(Dane wyodrębnione ze zbioru)
————————
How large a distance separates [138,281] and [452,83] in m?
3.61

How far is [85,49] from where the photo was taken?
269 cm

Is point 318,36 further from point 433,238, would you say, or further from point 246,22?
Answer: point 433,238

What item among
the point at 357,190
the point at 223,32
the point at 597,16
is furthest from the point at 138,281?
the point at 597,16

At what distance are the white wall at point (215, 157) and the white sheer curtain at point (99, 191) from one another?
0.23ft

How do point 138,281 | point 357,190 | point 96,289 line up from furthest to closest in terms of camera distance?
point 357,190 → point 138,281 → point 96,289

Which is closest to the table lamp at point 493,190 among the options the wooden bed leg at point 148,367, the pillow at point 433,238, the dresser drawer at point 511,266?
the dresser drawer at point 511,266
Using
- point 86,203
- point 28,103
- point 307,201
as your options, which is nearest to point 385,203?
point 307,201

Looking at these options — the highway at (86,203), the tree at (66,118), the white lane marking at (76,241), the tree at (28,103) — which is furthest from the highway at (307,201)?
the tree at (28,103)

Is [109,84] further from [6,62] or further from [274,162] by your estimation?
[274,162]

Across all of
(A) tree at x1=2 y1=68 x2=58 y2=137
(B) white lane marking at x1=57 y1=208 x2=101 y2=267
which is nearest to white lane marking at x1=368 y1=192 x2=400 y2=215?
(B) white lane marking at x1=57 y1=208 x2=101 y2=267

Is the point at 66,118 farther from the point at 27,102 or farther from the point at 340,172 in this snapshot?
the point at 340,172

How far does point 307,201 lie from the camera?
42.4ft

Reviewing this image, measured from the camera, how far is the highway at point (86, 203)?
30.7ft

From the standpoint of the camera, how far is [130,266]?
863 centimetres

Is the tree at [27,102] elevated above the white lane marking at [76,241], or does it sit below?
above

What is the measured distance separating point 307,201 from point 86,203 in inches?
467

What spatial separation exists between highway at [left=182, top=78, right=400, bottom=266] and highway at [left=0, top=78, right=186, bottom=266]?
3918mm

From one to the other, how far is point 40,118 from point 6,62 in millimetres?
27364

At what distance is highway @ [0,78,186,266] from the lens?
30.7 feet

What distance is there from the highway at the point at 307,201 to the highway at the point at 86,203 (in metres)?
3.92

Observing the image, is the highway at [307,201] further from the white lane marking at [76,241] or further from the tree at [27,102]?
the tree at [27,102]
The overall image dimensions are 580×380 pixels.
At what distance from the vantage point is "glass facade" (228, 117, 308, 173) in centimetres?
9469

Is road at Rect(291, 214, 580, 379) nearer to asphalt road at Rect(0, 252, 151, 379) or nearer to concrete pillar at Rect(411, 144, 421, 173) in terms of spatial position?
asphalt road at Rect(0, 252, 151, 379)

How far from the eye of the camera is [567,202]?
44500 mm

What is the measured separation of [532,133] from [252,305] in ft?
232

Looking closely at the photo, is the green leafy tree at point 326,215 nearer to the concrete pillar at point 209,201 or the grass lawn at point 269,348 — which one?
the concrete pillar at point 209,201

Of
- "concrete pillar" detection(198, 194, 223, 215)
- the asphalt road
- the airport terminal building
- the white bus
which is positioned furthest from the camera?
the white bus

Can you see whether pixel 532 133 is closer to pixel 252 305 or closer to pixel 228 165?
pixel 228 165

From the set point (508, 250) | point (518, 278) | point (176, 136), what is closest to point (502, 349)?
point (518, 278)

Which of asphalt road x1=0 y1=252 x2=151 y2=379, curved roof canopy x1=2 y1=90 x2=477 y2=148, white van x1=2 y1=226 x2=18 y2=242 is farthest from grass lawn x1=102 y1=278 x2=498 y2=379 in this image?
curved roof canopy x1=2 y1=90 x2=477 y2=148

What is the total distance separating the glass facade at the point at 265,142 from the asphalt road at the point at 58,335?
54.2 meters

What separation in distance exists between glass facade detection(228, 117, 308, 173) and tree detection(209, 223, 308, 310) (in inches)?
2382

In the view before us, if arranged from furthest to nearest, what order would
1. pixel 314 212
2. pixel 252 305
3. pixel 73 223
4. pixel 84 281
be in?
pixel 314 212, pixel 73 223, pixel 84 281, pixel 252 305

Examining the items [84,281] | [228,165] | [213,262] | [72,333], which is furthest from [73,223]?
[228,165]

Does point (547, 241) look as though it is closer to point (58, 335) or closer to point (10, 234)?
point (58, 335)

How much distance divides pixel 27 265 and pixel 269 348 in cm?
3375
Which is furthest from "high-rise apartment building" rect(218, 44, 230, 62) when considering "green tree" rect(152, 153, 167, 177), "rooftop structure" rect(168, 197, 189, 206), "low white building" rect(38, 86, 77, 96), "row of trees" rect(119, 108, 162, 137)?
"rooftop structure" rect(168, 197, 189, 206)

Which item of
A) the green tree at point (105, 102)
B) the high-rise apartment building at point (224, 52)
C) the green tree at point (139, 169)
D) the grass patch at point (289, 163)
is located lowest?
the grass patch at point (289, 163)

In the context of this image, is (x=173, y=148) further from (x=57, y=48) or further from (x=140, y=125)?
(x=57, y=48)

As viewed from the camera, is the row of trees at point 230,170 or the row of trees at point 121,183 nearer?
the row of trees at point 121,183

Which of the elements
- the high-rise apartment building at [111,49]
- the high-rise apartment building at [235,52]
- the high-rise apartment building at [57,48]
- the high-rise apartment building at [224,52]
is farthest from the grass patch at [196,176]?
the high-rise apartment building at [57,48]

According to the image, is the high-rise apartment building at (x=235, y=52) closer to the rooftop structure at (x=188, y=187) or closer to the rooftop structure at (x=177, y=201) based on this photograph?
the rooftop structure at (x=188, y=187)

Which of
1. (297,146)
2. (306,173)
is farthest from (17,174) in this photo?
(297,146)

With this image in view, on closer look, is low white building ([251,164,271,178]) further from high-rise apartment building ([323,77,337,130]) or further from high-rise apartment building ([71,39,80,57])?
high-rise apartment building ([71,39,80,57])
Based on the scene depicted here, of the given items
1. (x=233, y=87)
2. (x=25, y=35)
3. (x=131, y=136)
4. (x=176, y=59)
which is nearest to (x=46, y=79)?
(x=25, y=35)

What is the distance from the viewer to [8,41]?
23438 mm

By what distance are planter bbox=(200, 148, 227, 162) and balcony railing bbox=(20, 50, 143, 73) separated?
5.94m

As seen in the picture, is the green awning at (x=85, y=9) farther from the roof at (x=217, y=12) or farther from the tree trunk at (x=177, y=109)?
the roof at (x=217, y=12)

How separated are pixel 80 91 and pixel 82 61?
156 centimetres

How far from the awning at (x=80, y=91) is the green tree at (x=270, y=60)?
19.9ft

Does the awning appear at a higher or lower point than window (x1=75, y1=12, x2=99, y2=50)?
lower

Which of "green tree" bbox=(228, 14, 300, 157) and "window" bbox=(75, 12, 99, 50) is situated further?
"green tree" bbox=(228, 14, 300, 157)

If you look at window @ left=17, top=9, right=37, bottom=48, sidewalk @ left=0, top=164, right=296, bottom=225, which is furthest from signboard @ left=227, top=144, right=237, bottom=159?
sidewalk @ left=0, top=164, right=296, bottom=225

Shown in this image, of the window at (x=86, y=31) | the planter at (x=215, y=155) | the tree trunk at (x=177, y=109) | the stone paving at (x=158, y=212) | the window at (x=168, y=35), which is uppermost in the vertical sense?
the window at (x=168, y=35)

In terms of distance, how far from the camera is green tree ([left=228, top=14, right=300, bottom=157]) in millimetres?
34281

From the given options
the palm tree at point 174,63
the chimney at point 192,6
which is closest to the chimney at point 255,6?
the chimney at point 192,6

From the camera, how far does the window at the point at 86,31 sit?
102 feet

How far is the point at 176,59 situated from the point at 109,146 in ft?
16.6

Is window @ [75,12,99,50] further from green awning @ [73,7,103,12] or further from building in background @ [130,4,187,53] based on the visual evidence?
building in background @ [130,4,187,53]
————————
Treść polecenia ->
Przepisz bez zmian wiersze materiału, począwszy od wiersza zawierającego „How separated are”, aż do samego końca materiału, z uwzględnieniem obu krańców.

Uzyskany wynik ->
How separated are pixel 80 91 and pixel 82 61?
156 centimetres

How far from the awning at (x=80, y=91) is the green tree at (x=270, y=60)?
19.9ft

Does the awning appear at a higher or lower point than window (x1=75, y1=12, x2=99, y2=50)?
lower

Which of "green tree" bbox=(228, 14, 300, 157) and "window" bbox=(75, 12, 99, 50) is situated further?
"green tree" bbox=(228, 14, 300, 157)

If you look at window @ left=17, top=9, right=37, bottom=48, sidewalk @ left=0, top=164, right=296, bottom=225, which is furthest from signboard @ left=227, top=144, right=237, bottom=159?
sidewalk @ left=0, top=164, right=296, bottom=225

Shown in this image, of the window at (x=86, y=31) | the planter at (x=215, y=155) | the tree trunk at (x=177, y=109) | the stone paving at (x=158, y=212) | the window at (x=168, y=35), which is uppermost in the vertical sense?
the window at (x=168, y=35)

In terms of distance, how far from the camera is green tree ([left=228, top=14, right=300, bottom=157]) in millimetres?
34281

From the given options
the palm tree at point 174,63
the chimney at point 192,6
which is closest to the chimney at point 255,6?
the chimney at point 192,6

From the camera, how far does the window at the point at 86,31 sit?
102 feet

How far is the point at 176,59 situated from the point at 109,146 in ft?
16.6

Is window @ [75,12,99,50] further from green awning @ [73,7,103,12] or further from building in background @ [130,4,187,53] based on the visual evidence?
building in background @ [130,4,187,53]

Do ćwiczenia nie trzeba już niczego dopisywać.